Mu Koh Ang Thong National Park, a national park comprising 42 islands, is Thailand’s contender for the ASEAN Heritage Site list this year, officials said Friday.
“There is a high possibility that the Mu Koh Ang Thong National Park will become an ASEAN Heritage site this November due to its biodiversity and conservation efforts,” Piya Noonil, park director said Friday. “Our rangers are working hard both on land and by sea.”
Wichai Somroop, director of the Department of Marine and Coastal Resources in Surat Thani and Chumphon, told the press that the department has made efforts to get tourists in the park to steer clear of coral reefs.
“We’ve revived the coral reefs so they can support marine life, as well as informed tourists and diving schools not to swim close to them,” Wichai said.
Wichai also claimed his department has asked businesses on the nearby tourist islands of Koh Samui, Koh Pha Ngan, and Koh Tao to reduce plastic bag use. He said that Pha Ngan is doing the best out of the three and was able to “quit cold turkey.”

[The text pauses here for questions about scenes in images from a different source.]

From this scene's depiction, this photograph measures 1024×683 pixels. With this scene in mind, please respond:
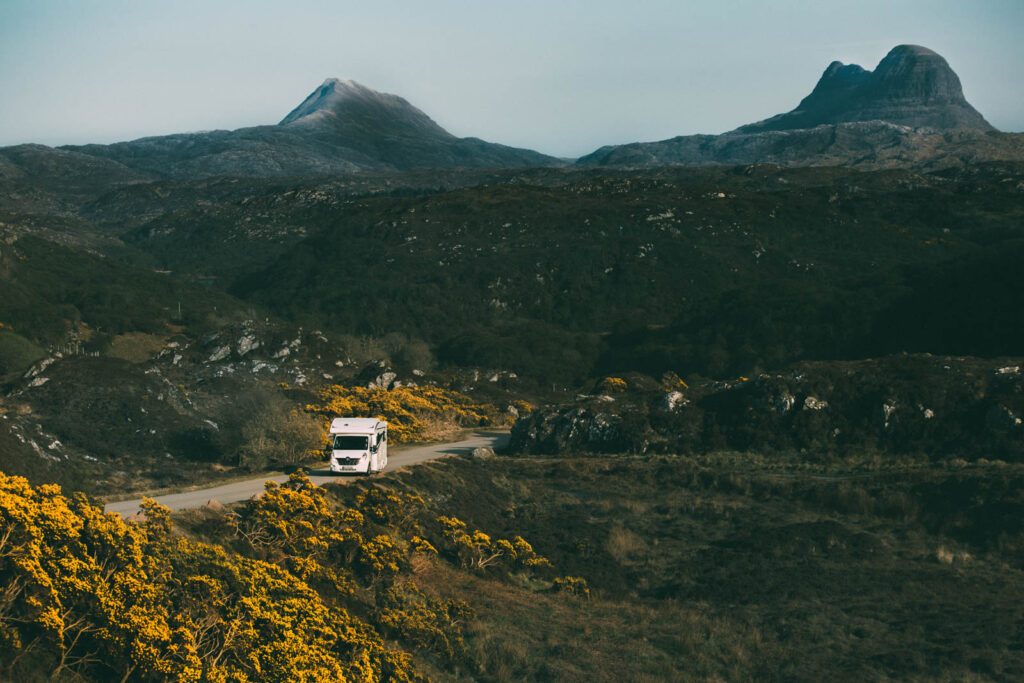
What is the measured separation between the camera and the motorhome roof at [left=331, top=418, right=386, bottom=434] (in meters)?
35.6

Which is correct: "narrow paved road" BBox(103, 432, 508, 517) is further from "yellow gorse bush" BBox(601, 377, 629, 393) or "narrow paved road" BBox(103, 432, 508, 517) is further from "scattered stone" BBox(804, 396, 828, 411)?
→ "scattered stone" BBox(804, 396, 828, 411)

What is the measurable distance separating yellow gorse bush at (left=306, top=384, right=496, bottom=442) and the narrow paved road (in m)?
2.45

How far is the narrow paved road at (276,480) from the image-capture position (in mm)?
29531

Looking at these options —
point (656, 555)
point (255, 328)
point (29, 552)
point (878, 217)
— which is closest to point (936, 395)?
point (656, 555)

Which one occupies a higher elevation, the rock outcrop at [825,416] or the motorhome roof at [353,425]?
the motorhome roof at [353,425]

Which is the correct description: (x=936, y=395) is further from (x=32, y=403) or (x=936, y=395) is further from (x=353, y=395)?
(x=32, y=403)

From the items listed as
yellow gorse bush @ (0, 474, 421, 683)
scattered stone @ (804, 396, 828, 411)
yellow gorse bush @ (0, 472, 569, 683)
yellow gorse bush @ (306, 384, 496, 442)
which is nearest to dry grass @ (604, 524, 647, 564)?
yellow gorse bush @ (0, 472, 569, 683)

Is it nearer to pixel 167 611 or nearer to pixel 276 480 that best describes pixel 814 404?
pixel 276 480

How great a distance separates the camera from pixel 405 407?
189 ft

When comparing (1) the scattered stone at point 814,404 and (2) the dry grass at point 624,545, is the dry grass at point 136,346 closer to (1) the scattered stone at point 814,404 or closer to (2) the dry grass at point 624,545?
(1) the scattered stone at point 814,404

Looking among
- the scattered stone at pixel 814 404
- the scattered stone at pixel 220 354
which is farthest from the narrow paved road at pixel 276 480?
the scattered stone at pixel 220 354

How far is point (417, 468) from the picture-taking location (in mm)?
37531

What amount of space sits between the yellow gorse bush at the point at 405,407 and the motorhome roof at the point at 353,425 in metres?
Answer: 11.7

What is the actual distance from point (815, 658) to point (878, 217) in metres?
119
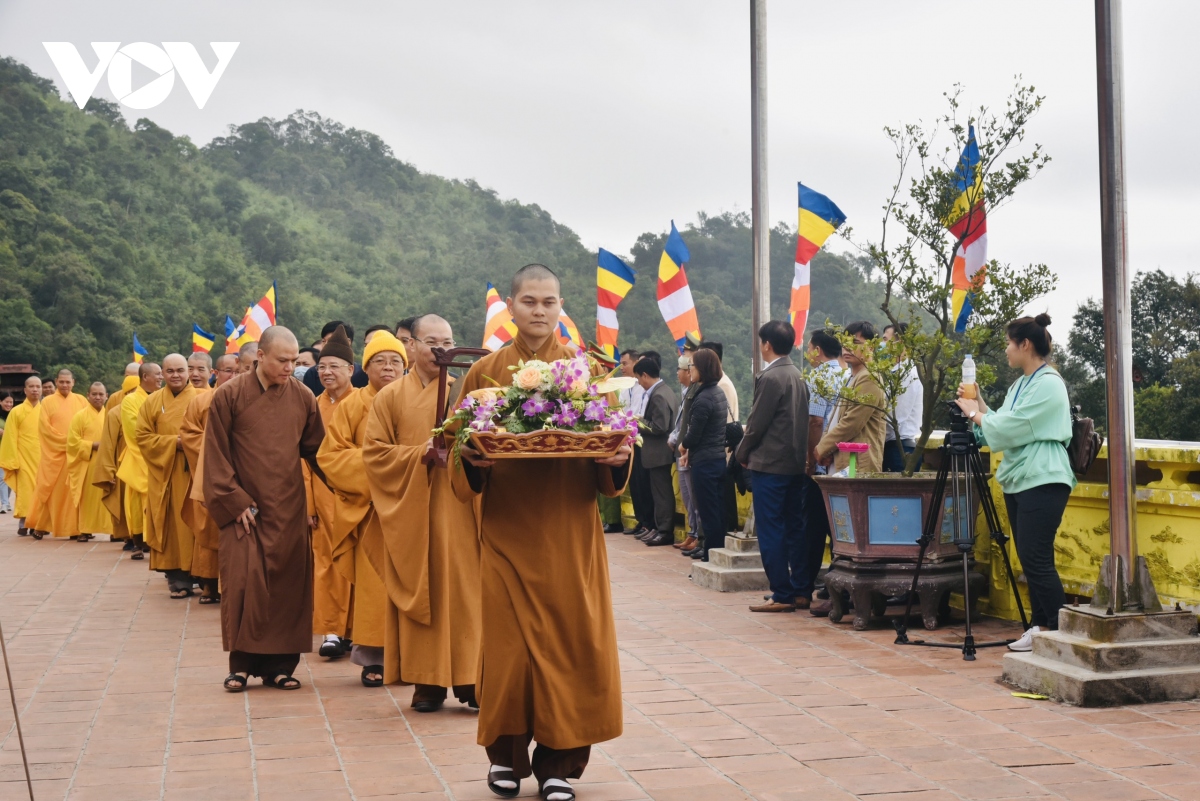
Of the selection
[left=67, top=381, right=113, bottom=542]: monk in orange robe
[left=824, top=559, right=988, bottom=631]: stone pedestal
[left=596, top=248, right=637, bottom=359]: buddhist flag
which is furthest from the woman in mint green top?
[left=67, top=381, right=113, bottom=542]: monk in orange robe

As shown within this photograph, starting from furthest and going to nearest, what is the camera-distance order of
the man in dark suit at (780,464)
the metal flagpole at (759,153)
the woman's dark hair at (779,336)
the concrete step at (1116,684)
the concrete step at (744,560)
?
the metal flagpole at (759,153) < the concrete step at (744,560) < the woman's dark hair at (779,336) < the man in dark suit at (780,464) < the concrete step at (1116,684)

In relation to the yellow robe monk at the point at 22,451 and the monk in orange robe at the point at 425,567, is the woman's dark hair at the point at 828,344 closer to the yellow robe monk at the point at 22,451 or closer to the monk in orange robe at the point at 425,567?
the monk in orange robe at the point at 425,567

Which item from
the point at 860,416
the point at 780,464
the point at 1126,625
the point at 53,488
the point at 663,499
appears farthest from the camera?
the point at 53,488

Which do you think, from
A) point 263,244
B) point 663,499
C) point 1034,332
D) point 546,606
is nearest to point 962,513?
point 1034,332

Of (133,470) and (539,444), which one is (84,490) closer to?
(133,470)

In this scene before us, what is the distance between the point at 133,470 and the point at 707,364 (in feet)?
19.2

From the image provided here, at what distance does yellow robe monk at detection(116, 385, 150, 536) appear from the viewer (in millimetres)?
12078

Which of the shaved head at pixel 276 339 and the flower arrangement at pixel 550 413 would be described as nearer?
the flower arrangement at pixel 550 413

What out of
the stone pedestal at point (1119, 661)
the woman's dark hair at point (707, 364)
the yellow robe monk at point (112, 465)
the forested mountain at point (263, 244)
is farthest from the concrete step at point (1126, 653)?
the forested mountain at point (263, 244)

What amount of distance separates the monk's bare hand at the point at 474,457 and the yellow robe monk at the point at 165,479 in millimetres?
6406

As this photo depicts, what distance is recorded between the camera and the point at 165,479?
33.3 ft

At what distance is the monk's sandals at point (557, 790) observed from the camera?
13.5 ft

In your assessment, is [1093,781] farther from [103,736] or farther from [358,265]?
[358,265]

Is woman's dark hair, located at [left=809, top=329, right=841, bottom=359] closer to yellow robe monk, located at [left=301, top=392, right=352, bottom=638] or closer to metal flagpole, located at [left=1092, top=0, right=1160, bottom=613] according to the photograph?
metal flagpole, located at [left=1092, top=0, right=1160, bottom=613]
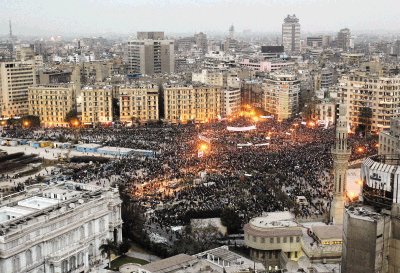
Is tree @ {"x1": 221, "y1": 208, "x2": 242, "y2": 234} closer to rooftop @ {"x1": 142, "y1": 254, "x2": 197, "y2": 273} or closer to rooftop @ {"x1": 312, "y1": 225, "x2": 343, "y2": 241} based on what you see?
rooftop @ {"x1": 312, "y1": 225, "x2": 343, "y2": 241}

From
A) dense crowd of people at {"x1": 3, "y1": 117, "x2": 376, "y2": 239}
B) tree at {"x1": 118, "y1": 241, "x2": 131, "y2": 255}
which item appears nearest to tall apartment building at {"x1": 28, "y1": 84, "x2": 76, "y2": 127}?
dense crowd of people at {"x1": 3, "y1": 117, "x2": 376, "y2": 239}

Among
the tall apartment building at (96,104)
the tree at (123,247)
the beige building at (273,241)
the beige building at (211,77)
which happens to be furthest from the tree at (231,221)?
the beige building at (211,77)

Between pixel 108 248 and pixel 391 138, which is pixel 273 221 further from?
pixel 391 138

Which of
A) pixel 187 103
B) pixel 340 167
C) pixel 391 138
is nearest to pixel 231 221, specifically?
pixel 340 167

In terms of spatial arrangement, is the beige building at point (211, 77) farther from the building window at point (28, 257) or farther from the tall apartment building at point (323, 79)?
the building window at point (28, 257)

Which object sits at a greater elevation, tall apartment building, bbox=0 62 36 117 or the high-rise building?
the high-rise building

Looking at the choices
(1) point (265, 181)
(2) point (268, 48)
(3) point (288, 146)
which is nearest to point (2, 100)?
(3) point (288, 146)

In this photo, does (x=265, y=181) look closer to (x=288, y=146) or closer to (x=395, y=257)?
(x=288, y=146)
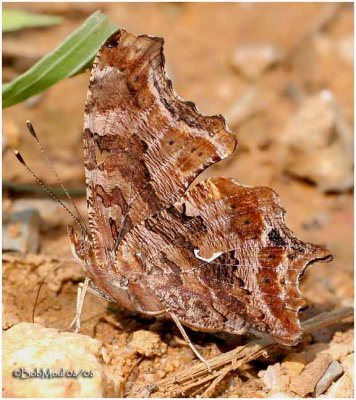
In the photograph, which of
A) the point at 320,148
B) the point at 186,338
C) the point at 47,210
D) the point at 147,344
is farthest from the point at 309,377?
the point at 320,148

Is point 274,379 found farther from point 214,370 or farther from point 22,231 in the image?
point 22,231

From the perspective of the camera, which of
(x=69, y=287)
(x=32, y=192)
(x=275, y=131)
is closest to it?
(x=69, y=287)

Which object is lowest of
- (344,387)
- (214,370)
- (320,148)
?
(344,387)

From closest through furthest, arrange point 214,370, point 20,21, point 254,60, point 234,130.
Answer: point 214,370, point 20,21, point 234,130, point 254,60

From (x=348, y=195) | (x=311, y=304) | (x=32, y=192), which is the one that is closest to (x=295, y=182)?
(x=348, y=195)

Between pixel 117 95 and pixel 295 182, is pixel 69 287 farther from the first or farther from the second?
pixel 295 182

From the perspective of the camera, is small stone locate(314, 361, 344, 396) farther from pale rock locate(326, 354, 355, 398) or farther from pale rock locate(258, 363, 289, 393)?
pale rock locate(258, 363, 289, 393)

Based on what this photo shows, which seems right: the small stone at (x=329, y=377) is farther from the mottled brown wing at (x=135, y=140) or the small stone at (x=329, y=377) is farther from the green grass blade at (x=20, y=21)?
the green grass blade at (x=20, y=21)
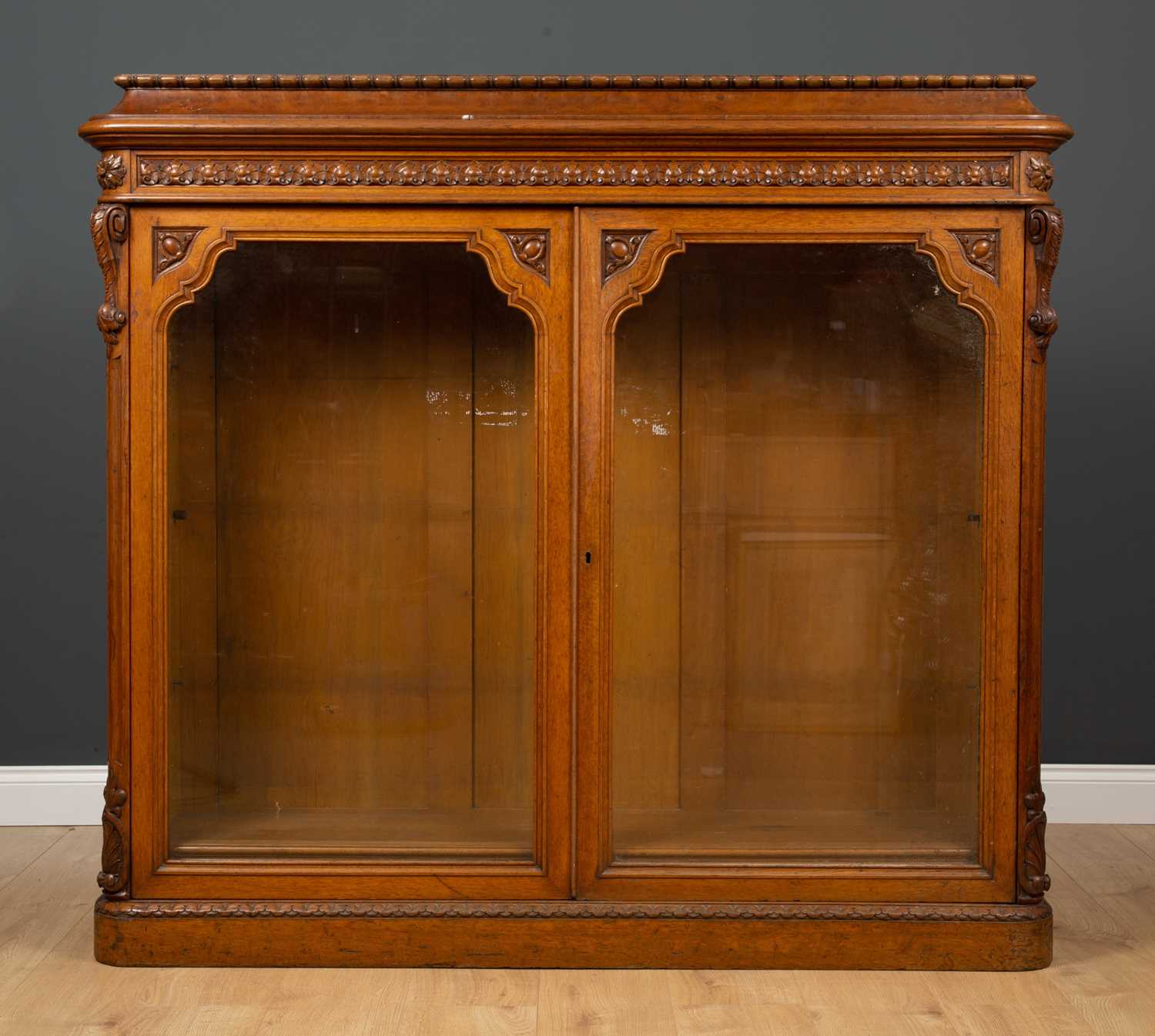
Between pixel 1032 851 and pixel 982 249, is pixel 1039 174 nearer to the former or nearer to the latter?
pixel 982 249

In December, his department issued protective laws over the three islands making a wide range of activities illegal, including: dropping anchors from boats operated by tourists, dumping waste water or trash into the sea, feeding fish, fishing, and engaging in “Sea Walking” (walking on the sea floor while breathing in a helmet). Breaking these laws is punishable by a year in jail and a fine of 100,000 baht.
There are currently 44 ASEAN Heritage parks, four of which are in Thailand: Tarutao National Marine Park, Khao Yai National Park, Kaeng Krachan National Park, and three nearby parks which are counted as one entry (Ao Phang-Nga, Mu Ko Surin, and Mu Ko Similan). Five of the 44 sites are also designated as UNESCO Heritage Sites, including Khao Yai National Park.
According to ASEAN’s website, ASEAN Heritage Parks are chosen from member states who “maintain wilderness that have scenic, cultural, educational, research, recreational and tourism values.”